In the early days Marconi, and those who followed him, thought that a high vertical wire, that is, one sticking straight up in the air, was all that was needed to get distance. On ships the masts are never very high and so the late Lieutenant Hudgens of the U. S. Navy tried stringing the wires of the aerial down to the bow and stern of the battleship Kearsarge to give the wires a greater length. This sloping aerial gave so much better results than the straight, or vertical aerial that he then suspended the wires between the top of the masts of the ship and, lo-and-behold, it worked even better than before and thus it was that the T, or flat-top aerial came to be.
To get the best results the aerials of two stations communicating with each other should both be vertical or flat-top, that is, a vertical wire will not receive from a flat-top nearly as well as from another one that is vertical and this is just as true the other way about. As all ships are fitted with flat-top aerials and as the Eiffel Tower aerial is neither the one kind nor the other but a sloping aerial and hence would receive from a flat-top as well as from a vertical aerial the Navy Department decided to use the T or flat-top aerial on the Arlington station.
We assembled, tested and put up the three flat-top aerials between the towers and connected them together so that in effect a single long aerial was formed. Porcelain insulators of the kind on which high tension power transmission lines are carried are used to insulate the aerials from the towers. The leading-in cable runs from the aerials to which it is connected down to the operating room through a copper tube set in a glass window.
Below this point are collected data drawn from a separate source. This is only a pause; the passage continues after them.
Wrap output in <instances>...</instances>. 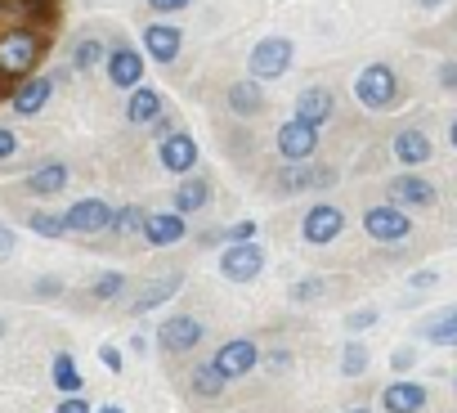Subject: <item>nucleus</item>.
Masks as SVG:
<instances>
[{
  "label": "nucleus",
  "mask_w": 457,
  "mask_h": 413,
  "mask_svg": "<svg viewBox=\"0 0 457 413\" xmlns=\"http://www.w3.org/2000/svg\"><path fill=\"white\" fill-rule=\"evenodd\" d=\"M278 153H283L287 162H310V157L319 153V126H310V122H301V117H287V122L278 126Z\"/></svg>",
  "instance_id": "nucleus-10"
},
{
  "label": "nucleus",
  "mask_w": 457,
  "mask_h": 413,
  "mask_svg": "<svg viewBox=\"0 0 457 413\" xmlns=\"http://www.w3.org/2000/svg\"><path fill=\"white\" fill-rule=\"evenodd\" d=\"M390 364L403 373V368H412V364H417V350H412V346H403V350H395V359H390Z\"/></svg>",
  "instance_id": "nucleus-42"
},
{
  "label": "nucleus",
  "mask_w": 457,
  "mask_h": 413,
  "mask_svg": "<svg viewBox=\"0 0 457 413\" xmlns=\"http://www.w3.org/2000/svg\"><path fill=\"white\" fill-rule=\"evenodd\" d=\"M157 117H162V95H157L153 86L126 90V122H130V126H148V122H157Z\"/></svg>",
  "instance_id": "nucleus-24"
},
{
  "label": "nucleus",
  "mask_w": 457,
  "mask_h": 413,
  "mask_svg": "<svg viewBox=\"0 0 457 413\" xmlns=\"http://www.w3.org/2000/svg\"><path fill=\"white\" fill-rule=\"evenodd\" d=\"M261 270H265V252L256 243H228L220 257V274L228 283H252V279H261Z\"/></svg>",
  "instance_id": "nucleus-9"
},
{
  "label": "nucleus",
  "mask_w": 457,
  "mask_h": 413,
  "mask_svg": "<svg viewBox=\"0 0 457 413\" xmlns=\"http://www.w3.org/2000/svg\"><path fill=\"white\" fill-rule=\"evenodd\" d=\"M104 55H108V46L99 37H77L72 50H68V72H90V68L104 63Z\"/></svg>",
  "instance_id": "nucleus-26"
},
{
  "label": "nucleus",
  "mask_w": 457,
  "mask_h": 413,
  "mask_svg": "<svg viewBox=\"0 0 457 413\" xmlns=\"http://www.w3.org/2000/svg\"><path fill=\"white\" fill-rule=\"evenodd\" d=\"M377 319H381V315H377L372 306H363V310H354V315L345 319V328H350V333H363V328H372Z\"/></svg>",
  "instance_id": "nucleus-37"
},
{
  "label": "nucleus",
  "mask_w": 457,
  "mask_h": 413,
  "mask_svg": "<svg viewBox=\"0 0 457 413\" xmlns=\"http://www.w3.org/2000/svg\"><path fill=\"white\" fill-rule=\"evenodd\" d=\"M448 144H453V148H457V122H453V131H448Z\"/></svg>",
  "instance_id": "nucleus-50"
},
{
  "label": "nucleus",
  "mask_w": 457,
  "mask_h": 413,
  "mask_svg": "<svg viewBox=\"0 0 457 413\" xmlns=\"http://www.w3.org/2000/svg\"><path fill=\"white\" fill-rule=\"evenodd\" d=\"M14 153H19V135L10 126H0V162H10Z\"/></svg>",
  "instance_id": "nucleus-38"
},
{
  "label": "nucleus",
  "mask_w": 457,
  "mask_h": 413,
  "mask_svg": "<svg viewBox=\"0 0 457 413\" xmlns=\"http://www.w3.org/2000/svg\"><path fill=\"white\" fill-rule=\"evenodd\" d=\"M0 337H5V319H0Z\"/></svg>",
  "instance_id": "nucleus-52"
},
{
  "label": "nucleus",
  "mask_w": 457,
  "mask_h": 413,
  "mask_svg": "<svg viewBox=\"0 0 457 413\" xmlns=\"http://www.w3.org/2000/svg\"><path fill=\"white\" fill-rule=\"evenodd\" d=\"M386 193H390L395 206H435V202H439V189H435L430 180L412 175V171H408V175H395Z\"/></svg>",
  "instance_id": "nucleus-14"
},
{
  "label": "nucleus",
  "mask_w": 457,
  "mask_h": 413,
  "mask_svg": "<svg viewBox=\"0 0 457 413\" xmlns=\"http://www.w3.org/2000/svg\"><path fill=\"white\" fill-rule=\"evenodd\" d=\"M363 234L372 243H403L412 234V221H408L403 206L381 202V206H368V212H363Z\"/></svg>",
  "instance_id": "nucleus-4"
},
{
  "label": "nucleus",
  "mask_w": 457,
  "mask_h": 413,
  "mask_svg": "<svg viewBox=\"0 0 457 413\" xmlns=\"http://www.w3.org/2000/svg\"><path fill=\"white\" fill-rule=\"evenodd\" d=\"M37 292H41V297H54V292H59V279H41Z\"/></svg>",
  "instance_id": "nucleus-47"
},
{
  "label": "nucleus",
  "mask_w": 457,
  "mask_h": 413,
  "mask_svg": "<svg viewBox=\"0 0 457 413\" xmlns=\"http://www.w3.org/2000/svg\"><path fill=\"white\" fill-rule=\"evenodd\" d=\"M46 59V37L32 28H10L0 32V77L5 81H23L41 68Z\"/></svg>",
  "instance_id": "nucleus-1"
},
{
  "label": "nucleus",
  "mask_w": 457,
  "mask_h": 413,
  "mask_svg": "<svg viewBox=\"0 0 457 413\" xmlns=\"http://www.w3.org/2000/svg\"><path fill=\"white\" fill-rule=\"evenodd\" d=\"M453 386H457V377H453Z\"/></svg>",
  "instance_id": "nucleus-53"
},
{
  "label": "nucleus",
  "mask_w": 457,
  "mask_h": 413,
  "mask_svg": "<svg viewBox=\"0 0 457 413\" xmlns=\"http://www.w3.org/2000/svg\"><path fill=\"white\" fill-rule=\"evenodd\" d=\"M439 86H444V90H457V63H444V68H439Z\"/></svg>",
  "instance_id": "nucleus-44"
},
{
  "label": "nucleus",
  "mask_w": 457,
  "mask_h": 413,
  "mask_svg": "<svg viewBox=\"0 0 457 413\" xmlns=\"http://www.w3.org/2000/svg\"><path fill=\"white\" fill-rule=\"evenodd\" d=\"M50 377H54V386H59L63 395H81V391H86V377H81V368H77V359H72L68 350H59V355H54Z\"/></svg>",
  "instance_id": "nucleus-27"
},
{
  "label": "nucleus",
  "mask_w": 457,
  "mask_h": 413,
  "mask_svg": "<svg viewBox=\"0 0 457 413\" xmlns=\"http://www.w3.org/2000/svg\"><path fill=\"white\" fill-rule=\"evenodd\" d=\"M144 216H148L144 206H139V202H130V206H121V212H112V225H108V230H112V234H121V239H130V234H139V230H144Z\"/></svg>",
  "instance_id": "nucleus-30"
},
{
  "label": "nucleus",
  "mask_w": 457,
  "mask_h": 413,
  "mask_svg": "<svg viewBox=\"0 0 457 413\" xmlns=\"http://www.w3.org/2000/svg\"><path fill=\"white\" fill-rule=\"evenodd\" d=\"M68 180H72V171H68V162H59V157H50V162H41V166H32V175H28V189H32L37 198H54V193H63V189H68Z\"/></svg>",
  "instance_id": "nucleus-20"
},
{
  "label": "nucleus",
  "mask_w": 457,
  "mask_h": 413,
  "mask_svg": "<svg viewBox=\"0 0 457 413\" xmlns=\"http://www.w3.org/2000/svg\"><path fill=\"white\" fill-rule=\"evenodd\" d=\"M412 288H435V270H421V274H412Z\"/></svg>",
  "instance_id": "nucleus-46"
},
{
  "label": "nucleus",
  "mask_w": 457,
  "mask_h": 413,
  "mask_svg": "<svg viewBox=\"0 0 457 413\" xmlns=\"http://www.w3.org/2000/svg\"><path fill=\"white\" fill-rule=\"evenodd\" d=\"M50 95H54V77H28V81H19V90L10 95V108L19 113V117H37L46 104H50Z\"/></svg>",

The ground is formed of copper wires buried deeply in the earth and radiating in every direction from the station. This network of wires extends over, I should say, ten acres, and this, of course, makes a very good ground.
The current for energizing the sending apparatus is taken from the lines of the Potomac Light and Power Company; this runs an electric motor of 200 horse power which in turn drives a 100 kilowatt alternating current generator; the current from the latter flows through a transformer which raises the pressure of it to 25,000 volts. Next a battery of compressed air condensers are charged with this high voltage current and this is discharged by a rotating spark-gap. This spark-gap has a wheel, on the rim of which is set a number of metal points, or electrodes as they are called, and around them are an equal number of fixed metal points or electrodes.
When the wheel revolves sparks are made only when the electrodes on the wheel and those that are fixed around it are exactly in a line. Now instead of a few big sparks taking place every second, a thousand smaller ones occur in a second and this makes a whistling sound which is heard by the operator who is listening in at the distant station. The high frequency currents set up by the spark-gap then surge through an oscillation transformer which increases its pressure and finally into and through the aerial wire system where they are damped out in long electric waves.
The Morse telegraph key is placed in the receiving room and it works a control switch in the sending room. The control switch breaks up the current that flows from the generator into the transformer into dots and dashes.
The receiving instruments have both electrolytic and crystal detectors, the other parts being made up of the usual variable condensers, tuning coils and oscillation transformer and head-phones.
Well, at last everything was all ready for the final company test and I was mighty glad of it for things were getting very much on my nerves. A cableless station is altogether too big and cold-blooded a proposition for a fellow who likes a little excitement once in a while.
The Navy Department had fitted out the cruiser Salem with a sending and a receiving apparatus exactly like that of the Arlington station except it was very much smaller.